Clinical prediction tools have been developed to aid management decision making. Fernandez et al developed a score based on gestational age, [beta]-hCG level, progesterone level, abdominal pain, hemoperitoneum volume, and hematosalpinx diameter. (2) A score <12 predicts a >80% success with expectant or nonsurgical management (TABLE 1). Similarly, to predict response to a single-dose of methotrexate, Elito et al (3) developed a score based on [beta]-hCG level, ultrasound findings, size of the mass (cm), and color Doppler image aspects (TABLE 1 ). In a small study of 40 patients, those with scores >5 had a 97% success rate. (3)
Surgical management
Surgery is preferred for ruptured ectopic pregnancy. Surgery is also indicated for patients with evidence of hemodynamic instability, anemia, pain for longer than 24 hours, [beta]-hCG levels greater than 5000 mIU/mL, or with a gestational sac that measures more than 3.5 to 4 cm on ultrasound. (1,4,5)
Laparoscopic techniques minimize the trauma and morbidity of salpingectomy or salpingostomy. Compared with older procedures, they lessen blood loss, decrease the need for analgesia, and allow a shorter hospital stay and an earlier return to work. (6)
Salpingostomy removes the ectopic pregnancy while preserving the Fallopian tube. Weekly quantitative [beta]-hCG testing is required to rule out persistent ectopic pregnancy, which occurs in 5 % to 8 % of patients following salpingostomy. (7) The likelihood of persistent ectopic pregnancy following salpingostomy increases with an ectopic pregnancy <2 cm in diameter, salpingostomy performed <6 weeks from the last menstrual period, a [beta]-hCG level >3000 mIU/mL, or progesterone level over 35 nmol/L combined with a daily change in [beta]-hCG over 100 mIU/mL. (8,9)
Expectant management possible when [beta]-hCG levels <1000 mIU/mL
Expectant management may be offered to asymptomatic women with small adnexal masses, lower [beta]-hCG levels, and evidence of spontaneous resolution (eg, falling [beta]-hCG levels) who are willing to accept the risk of tubal rupture. (10) Rising [beta]-hCG levels, pain, hemodynamic instability, or hemoperitoneum on ultrasound dictate switching to active management. (11)
Eighty percent of women with initial [beta]-hCG levels <1000 mIU/mL experience spontaneous resolution (TABLE 2). (1,4,5,11-17) In one study, women with initial [beta]-hCG levels <1000 mIU/mL, adnexal masses <4 cm, no fetal heartbeat, and <100 mL of fluid in the pouch of Douglas were managed by serial ultrasound and [beta]-hCG levels obtained twice-weekly for 2 weeks; the result was an 88% chance of spontaneous resolution. (18) Women (n=9) with initial [beta]-hCG levels <1000 mIU/mL with subsequent rising titers experienced no spontaneous resolution.
Medical management an option for about 25% of patients
Methotrexate depletes tetrahydrofolate cofactors required for DNA and RNA synthesis and cell replication, and thereby inhibits the rapidly growing trophoblasts in patients with ectopic pregnancy.
Methotrexate may be used for primary treatment of ectopic pregnancy, for persistent ectopic pregnancy following tubal sparing surgery, as prophylaxis to reduce persistent ectopic pregnancy following salpingostomy, and in cornual and cervical pregnancies. (11,13,19)

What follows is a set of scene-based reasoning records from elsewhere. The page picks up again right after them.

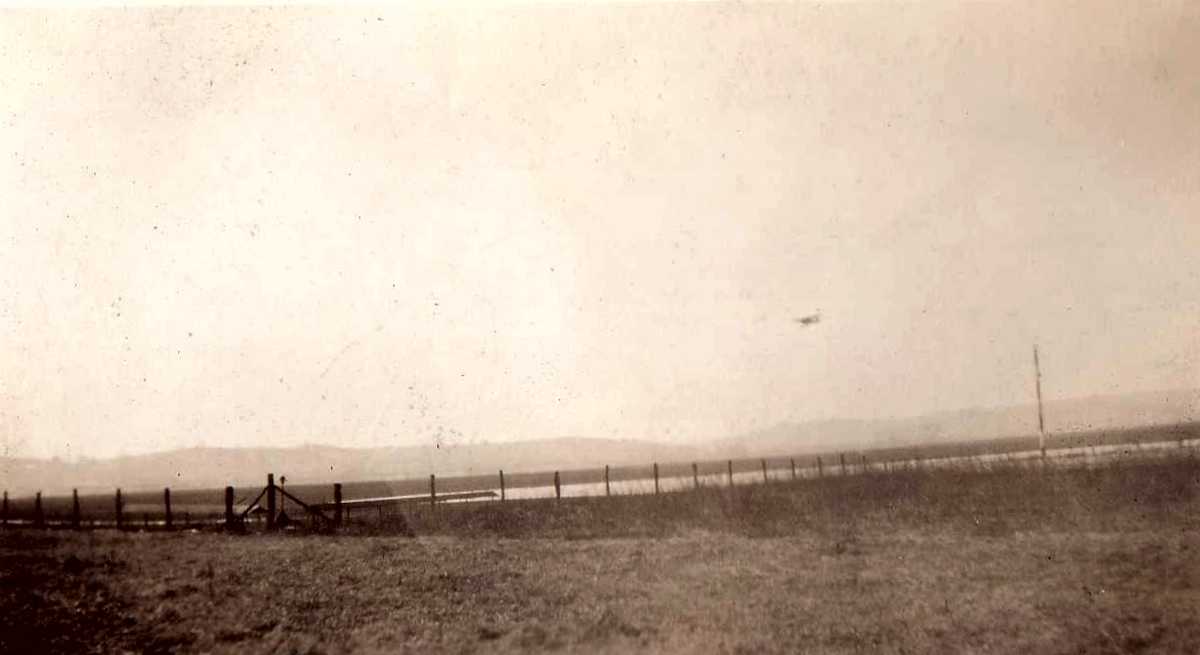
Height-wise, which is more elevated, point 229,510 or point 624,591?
point 229,510

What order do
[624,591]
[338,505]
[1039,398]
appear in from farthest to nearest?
[1039,398]
[338,505]
[624,591]

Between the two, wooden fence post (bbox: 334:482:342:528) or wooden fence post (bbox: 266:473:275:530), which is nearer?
wooden fence post (bbox: 266:473:275:530)

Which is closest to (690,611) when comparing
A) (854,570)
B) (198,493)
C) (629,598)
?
(629,598)

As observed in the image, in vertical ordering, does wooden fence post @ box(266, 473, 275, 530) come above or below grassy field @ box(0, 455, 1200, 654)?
above

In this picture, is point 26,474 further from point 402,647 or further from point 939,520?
point 939,520

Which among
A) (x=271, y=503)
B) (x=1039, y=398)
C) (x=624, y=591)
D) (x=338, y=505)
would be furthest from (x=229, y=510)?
(x=1039, y=398)

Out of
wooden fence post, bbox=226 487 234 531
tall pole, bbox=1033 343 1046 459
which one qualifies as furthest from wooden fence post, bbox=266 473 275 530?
tall pole, bbox=1033 343 1046 459

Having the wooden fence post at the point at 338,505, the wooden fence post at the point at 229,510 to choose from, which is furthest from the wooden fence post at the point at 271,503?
the wooden fence post at the point at 338,505

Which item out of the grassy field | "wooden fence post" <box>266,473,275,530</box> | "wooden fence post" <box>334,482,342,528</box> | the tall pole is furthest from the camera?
the tall pole

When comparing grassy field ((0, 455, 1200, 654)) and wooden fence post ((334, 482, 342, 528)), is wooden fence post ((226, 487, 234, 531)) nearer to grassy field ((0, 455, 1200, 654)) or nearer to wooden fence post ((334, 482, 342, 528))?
grassy field ((0, 455, 1200, 654))

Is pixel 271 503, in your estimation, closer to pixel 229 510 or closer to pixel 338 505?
pixel 229 510
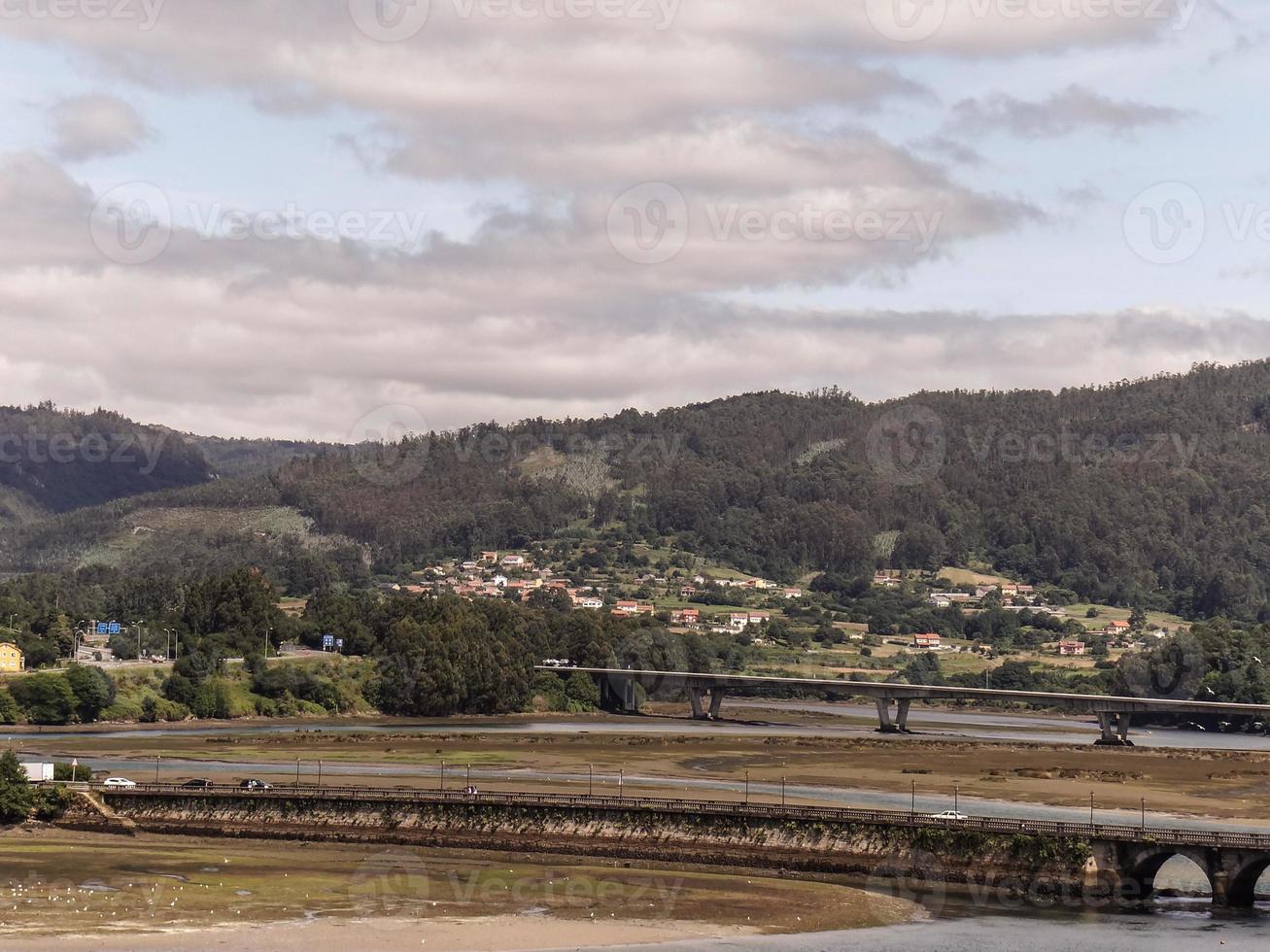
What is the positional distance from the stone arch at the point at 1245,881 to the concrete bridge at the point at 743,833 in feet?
0.23

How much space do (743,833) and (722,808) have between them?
3328 millimetres

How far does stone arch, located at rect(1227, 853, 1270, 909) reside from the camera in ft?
306

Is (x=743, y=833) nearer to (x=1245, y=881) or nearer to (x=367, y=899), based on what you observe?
(x=367, y=899)

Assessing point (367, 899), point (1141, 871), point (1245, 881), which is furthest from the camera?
point (1141, 871)

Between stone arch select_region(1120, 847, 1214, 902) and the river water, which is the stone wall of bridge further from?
the river water

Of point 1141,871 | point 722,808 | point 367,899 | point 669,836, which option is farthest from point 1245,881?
point 367,899

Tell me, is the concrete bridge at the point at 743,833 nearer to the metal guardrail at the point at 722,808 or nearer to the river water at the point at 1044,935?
the metal guardrail at the point at 722,808

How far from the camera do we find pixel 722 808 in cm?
10738

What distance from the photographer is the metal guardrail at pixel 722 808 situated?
316ft

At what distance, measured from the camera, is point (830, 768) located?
15812 centimetres

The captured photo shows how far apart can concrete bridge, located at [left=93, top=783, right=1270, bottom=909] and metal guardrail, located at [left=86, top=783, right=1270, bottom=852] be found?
119 mm

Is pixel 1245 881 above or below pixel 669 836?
below

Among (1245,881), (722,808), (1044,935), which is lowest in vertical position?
Result: (1044,935)

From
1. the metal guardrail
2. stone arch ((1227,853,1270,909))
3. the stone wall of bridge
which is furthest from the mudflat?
stone arch ((1227,853,1270,909))
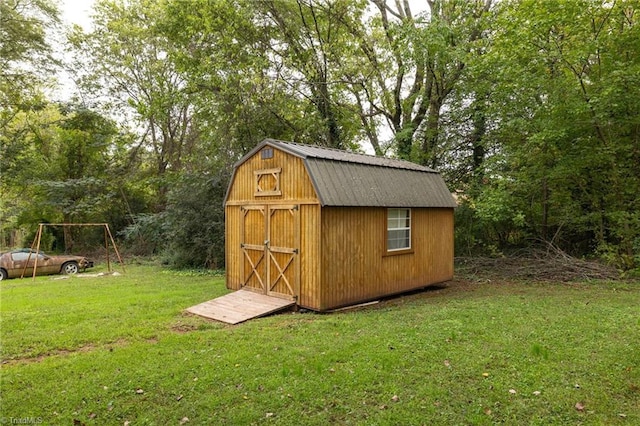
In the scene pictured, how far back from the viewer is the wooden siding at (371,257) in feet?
23.8

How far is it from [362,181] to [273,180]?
1.95m

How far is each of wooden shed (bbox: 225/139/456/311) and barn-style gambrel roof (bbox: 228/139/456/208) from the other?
0.09 feet

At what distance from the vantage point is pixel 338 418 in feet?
11.2

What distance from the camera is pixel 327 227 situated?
720 cm

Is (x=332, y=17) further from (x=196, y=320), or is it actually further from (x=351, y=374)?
(x=351, y=374)

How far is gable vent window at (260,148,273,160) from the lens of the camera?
8259mm

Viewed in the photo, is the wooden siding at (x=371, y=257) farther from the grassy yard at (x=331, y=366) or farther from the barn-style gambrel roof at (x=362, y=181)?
the grassy yard at (x=331, y=366)

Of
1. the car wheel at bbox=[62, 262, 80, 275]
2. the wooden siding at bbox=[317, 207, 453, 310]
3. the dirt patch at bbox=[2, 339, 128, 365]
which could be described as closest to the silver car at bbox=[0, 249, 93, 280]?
the car wheel at bbox=[62, 262, 80, 275]

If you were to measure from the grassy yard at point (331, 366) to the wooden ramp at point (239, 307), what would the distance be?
0.28 metres

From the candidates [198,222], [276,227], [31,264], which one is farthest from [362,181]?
[31,264]

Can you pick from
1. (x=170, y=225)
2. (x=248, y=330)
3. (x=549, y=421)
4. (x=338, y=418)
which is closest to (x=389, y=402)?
(x=338, y=418)

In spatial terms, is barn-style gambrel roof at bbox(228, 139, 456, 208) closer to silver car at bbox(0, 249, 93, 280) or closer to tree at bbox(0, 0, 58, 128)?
silver car at bbox(0, 249, 93, 280)

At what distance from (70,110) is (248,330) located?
59.9ft

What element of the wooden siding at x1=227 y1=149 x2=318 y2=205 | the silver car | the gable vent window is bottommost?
the silver car
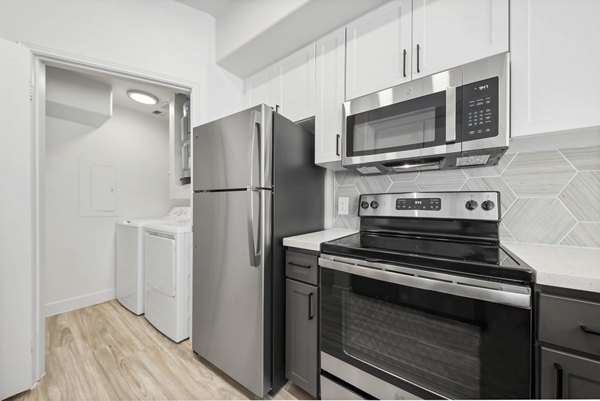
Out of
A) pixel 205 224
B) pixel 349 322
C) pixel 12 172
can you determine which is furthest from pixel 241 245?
pixel 12 172

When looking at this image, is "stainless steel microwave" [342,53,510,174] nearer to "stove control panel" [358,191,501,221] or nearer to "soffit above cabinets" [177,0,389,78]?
"stove control panel" [358,191,501,221]

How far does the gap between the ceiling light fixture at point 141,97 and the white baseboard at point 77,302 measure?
7.82ft

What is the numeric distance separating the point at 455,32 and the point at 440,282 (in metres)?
1.18

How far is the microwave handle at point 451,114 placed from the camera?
1.05 m

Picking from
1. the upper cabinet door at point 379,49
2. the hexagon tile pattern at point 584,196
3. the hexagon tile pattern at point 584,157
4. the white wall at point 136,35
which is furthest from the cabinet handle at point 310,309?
the white wall at point 136,35

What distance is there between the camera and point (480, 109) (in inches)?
39.6

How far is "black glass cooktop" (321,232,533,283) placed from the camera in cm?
79

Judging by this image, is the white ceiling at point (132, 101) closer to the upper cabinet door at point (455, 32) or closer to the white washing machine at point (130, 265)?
the white washing machine at point (130, 265)

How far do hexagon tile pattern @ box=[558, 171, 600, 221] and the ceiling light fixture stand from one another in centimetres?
375

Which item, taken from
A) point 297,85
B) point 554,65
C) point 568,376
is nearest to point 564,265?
point 568,376

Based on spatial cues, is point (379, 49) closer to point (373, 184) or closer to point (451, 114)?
point (451, 114)

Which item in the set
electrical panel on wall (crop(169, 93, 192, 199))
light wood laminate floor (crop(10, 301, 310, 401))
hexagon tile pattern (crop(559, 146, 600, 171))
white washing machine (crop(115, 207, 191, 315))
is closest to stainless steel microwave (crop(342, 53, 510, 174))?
hexagon tile pattern (crop(559, 146, 600, 171))

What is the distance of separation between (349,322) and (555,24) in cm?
156

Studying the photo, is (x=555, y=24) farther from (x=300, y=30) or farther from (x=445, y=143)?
(x=300, y=30)
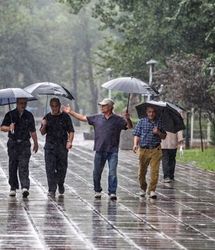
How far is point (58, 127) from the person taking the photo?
48.8 ft

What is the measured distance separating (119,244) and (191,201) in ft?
16.7

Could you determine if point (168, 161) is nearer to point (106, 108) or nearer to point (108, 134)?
point (108, 134)

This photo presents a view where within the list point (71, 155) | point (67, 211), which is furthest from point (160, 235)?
point (71, 155)

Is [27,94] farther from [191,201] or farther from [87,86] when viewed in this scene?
[87,86]

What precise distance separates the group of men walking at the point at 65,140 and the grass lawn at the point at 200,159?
804 cm

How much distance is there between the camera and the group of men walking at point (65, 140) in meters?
14.7

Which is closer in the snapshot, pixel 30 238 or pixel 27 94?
pixel 30 238

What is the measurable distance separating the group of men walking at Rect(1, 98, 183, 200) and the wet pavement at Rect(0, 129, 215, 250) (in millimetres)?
376

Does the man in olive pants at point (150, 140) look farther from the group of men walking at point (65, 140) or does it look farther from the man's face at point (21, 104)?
the man's face at point (21, 104)

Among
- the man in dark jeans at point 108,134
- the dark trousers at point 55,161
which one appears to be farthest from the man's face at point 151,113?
the dark trousers at point 55,161

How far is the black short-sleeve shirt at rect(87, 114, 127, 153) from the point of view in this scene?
14.7m

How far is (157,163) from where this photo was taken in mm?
15016

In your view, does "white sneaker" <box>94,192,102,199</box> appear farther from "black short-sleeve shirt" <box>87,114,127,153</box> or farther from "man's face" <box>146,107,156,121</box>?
"man's face" <box>146,107,156,121</box>

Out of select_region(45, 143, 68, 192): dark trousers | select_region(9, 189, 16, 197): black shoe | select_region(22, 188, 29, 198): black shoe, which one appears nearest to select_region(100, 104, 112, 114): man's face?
select_region(45, 143, 68, 192): dark trousers
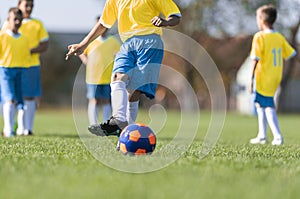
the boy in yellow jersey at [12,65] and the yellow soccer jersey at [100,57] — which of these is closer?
the boy in yellow jersey at [12,65]

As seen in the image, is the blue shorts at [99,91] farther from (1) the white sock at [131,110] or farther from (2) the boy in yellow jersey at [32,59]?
(1) the white sock at [131,110]

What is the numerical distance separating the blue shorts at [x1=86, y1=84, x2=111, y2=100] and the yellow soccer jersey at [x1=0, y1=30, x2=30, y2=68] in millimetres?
1736

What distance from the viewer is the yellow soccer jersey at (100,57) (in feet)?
37.1

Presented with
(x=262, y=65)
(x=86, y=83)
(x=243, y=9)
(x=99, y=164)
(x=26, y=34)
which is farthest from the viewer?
(x=243, y=9)

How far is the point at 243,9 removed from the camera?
35062 mm

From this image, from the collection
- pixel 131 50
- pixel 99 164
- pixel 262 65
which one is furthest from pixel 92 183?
pixel 262 65

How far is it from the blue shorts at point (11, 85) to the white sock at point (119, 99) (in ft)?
13.1

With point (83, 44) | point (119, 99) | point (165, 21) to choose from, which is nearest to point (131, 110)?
point (119, 99)

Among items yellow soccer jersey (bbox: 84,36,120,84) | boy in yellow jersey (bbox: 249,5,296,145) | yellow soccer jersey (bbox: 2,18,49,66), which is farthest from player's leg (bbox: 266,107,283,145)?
yellow soccer jersey (bbox: 2,18,49,66)

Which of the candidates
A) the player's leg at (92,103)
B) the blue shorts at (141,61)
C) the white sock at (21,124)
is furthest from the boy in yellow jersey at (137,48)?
the player's leg at (92,103)

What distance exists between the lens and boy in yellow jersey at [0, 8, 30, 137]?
992cm

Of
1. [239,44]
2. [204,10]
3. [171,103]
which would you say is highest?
[204,10]

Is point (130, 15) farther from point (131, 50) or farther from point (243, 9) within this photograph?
point (243, 9)

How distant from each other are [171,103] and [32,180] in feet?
128
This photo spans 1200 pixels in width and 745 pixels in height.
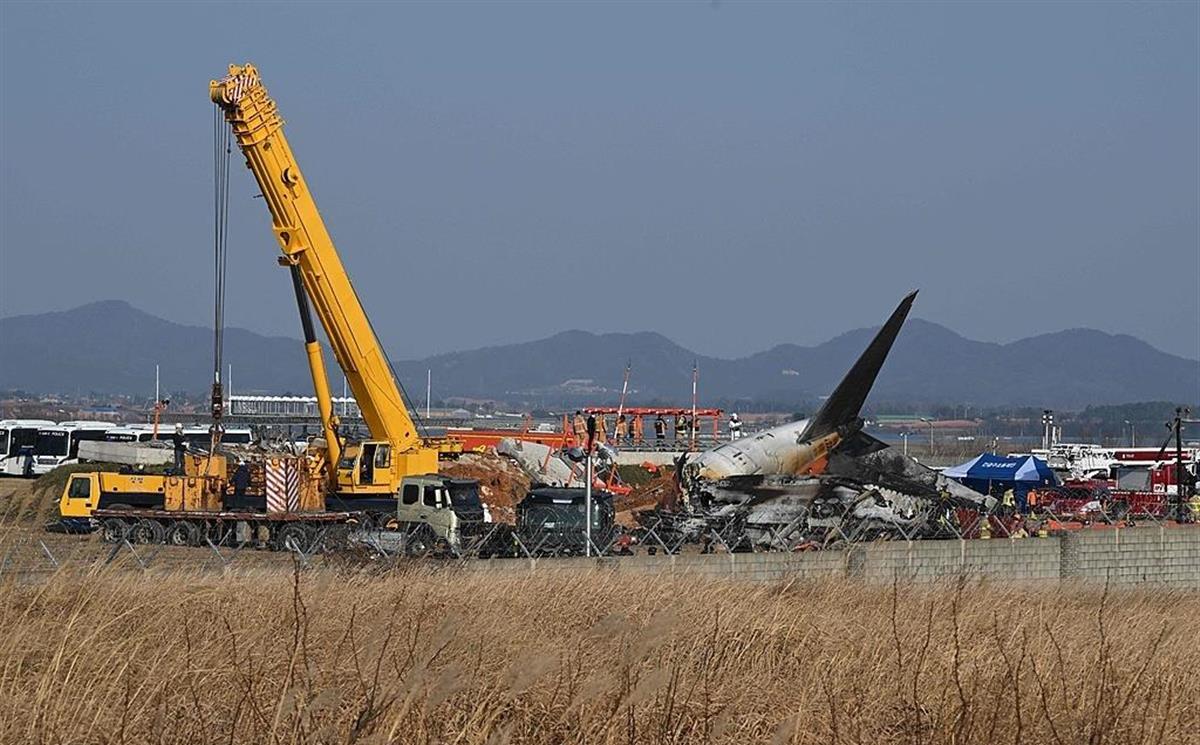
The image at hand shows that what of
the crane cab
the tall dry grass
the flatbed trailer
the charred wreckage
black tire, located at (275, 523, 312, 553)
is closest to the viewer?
the tall dry grass

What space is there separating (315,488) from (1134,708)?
29.5 metres

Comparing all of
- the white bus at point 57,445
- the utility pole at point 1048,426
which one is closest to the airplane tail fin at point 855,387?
the white bus at point 57,445

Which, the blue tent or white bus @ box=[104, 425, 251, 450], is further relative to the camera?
white bus @ box=[104, 425, 251, 450]

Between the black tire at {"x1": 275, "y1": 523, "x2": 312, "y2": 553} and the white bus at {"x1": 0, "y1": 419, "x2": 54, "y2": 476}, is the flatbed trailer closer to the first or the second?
the black tire at {"x1": 275, "y1": 523, "x2": 312, "y2": 553}

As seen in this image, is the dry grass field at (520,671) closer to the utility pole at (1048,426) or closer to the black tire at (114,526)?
the black tire at (114,526)

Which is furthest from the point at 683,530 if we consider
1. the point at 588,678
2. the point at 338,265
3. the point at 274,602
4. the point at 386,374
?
the point at 588,678

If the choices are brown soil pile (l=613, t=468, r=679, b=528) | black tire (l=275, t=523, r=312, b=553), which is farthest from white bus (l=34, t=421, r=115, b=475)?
black tire (l=275, t=523, r=312, b=553)

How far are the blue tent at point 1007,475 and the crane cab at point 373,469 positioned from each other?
1011 inches

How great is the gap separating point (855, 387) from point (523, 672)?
145 feet

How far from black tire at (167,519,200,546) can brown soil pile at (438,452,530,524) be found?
11.5 meters

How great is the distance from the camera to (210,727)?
7.44m

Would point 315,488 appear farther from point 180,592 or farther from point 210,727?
point 210,727

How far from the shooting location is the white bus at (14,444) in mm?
62781

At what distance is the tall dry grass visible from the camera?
737cm
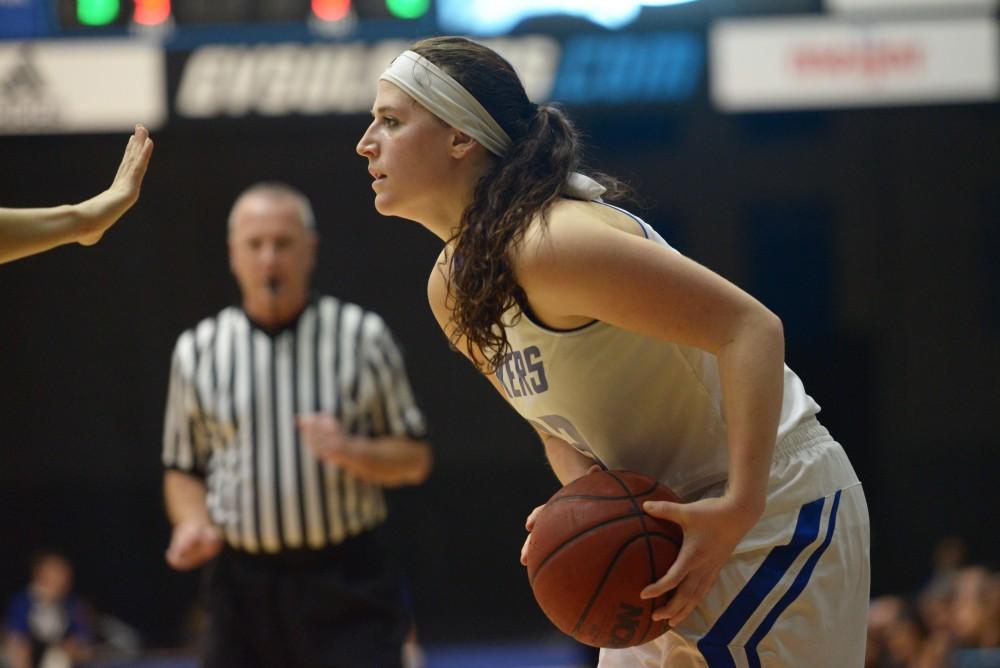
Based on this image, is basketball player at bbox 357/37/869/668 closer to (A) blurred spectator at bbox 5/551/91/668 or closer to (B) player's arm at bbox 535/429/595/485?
(B) player's arm at bbox 535/429/595/485

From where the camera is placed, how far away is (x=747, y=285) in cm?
940

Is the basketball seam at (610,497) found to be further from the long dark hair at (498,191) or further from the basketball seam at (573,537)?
the long dark hair at (498,191)

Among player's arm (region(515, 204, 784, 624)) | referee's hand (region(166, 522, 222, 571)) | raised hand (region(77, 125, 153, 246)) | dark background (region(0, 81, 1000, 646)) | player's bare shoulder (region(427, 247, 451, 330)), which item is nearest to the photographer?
player's arm (region(515, 204, 784, 624))

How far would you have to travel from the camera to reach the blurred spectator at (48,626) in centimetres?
832

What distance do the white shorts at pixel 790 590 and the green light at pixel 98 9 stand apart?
4.84 m

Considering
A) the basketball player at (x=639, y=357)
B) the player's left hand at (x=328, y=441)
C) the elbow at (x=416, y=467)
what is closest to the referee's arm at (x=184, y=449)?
the player's left hand at (x=328, y=441)

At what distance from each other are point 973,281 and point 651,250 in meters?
8.16

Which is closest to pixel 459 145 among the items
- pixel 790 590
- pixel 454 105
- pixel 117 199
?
pixel 454 105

Who qualifies. Patients eligible for methotrexate administration are those without hemodynamic instability or evidence of tubal rupture (clinical or ultrasound), desiring future fertility, having a gestational sac <3.5 cm, a [beta]-hCG level less than 5000 mIU/mL, no fetal cardiac motion on ultrasound, and the ability and willingness to comply with post-treatment monitoring. (10,14)
Systemic methotrexate successfully resolves ectopic pregnancy in 90% of patients. Subsequent tubal patency rates approximate 80% and pregnancy rates 60% with recurrent ectopic pregnancy rates 8%. (10,13,15,16) The cost of treatment for systemic methotrexate was $5721 per patient compared with $4066 for salpingostomy. (20) Hematologic, liver, and renal functions should be assessed before treatment.